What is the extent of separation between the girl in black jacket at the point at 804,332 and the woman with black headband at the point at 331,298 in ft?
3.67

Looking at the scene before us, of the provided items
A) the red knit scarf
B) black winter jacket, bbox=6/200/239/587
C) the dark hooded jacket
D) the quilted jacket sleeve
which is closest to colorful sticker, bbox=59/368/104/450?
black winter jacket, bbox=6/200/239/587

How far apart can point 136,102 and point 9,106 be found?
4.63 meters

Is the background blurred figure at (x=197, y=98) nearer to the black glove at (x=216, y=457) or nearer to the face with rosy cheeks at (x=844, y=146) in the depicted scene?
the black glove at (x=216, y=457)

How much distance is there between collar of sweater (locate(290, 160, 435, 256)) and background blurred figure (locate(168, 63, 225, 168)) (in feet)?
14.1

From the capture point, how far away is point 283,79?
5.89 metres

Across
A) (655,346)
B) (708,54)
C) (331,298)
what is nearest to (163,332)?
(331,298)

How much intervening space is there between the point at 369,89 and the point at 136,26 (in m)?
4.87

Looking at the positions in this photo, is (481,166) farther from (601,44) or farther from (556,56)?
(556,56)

□ □ □ □ □ □ □

STATED PROBLEM
Find every line in the entries above that contains the string "point" and copy each one. Case counts.

TASK RESPONSE
What is the extent of separation between the girl in black jacket at the point at 804,332 and the woman with black headband at the point at 331,298 in ft?
How far apart can point 136,102 and point 9,106 be found?
From the capture point, how far away is point 283,79?
How much intervening space is there between the point at 369,89 and the point at 136,26 (in m)?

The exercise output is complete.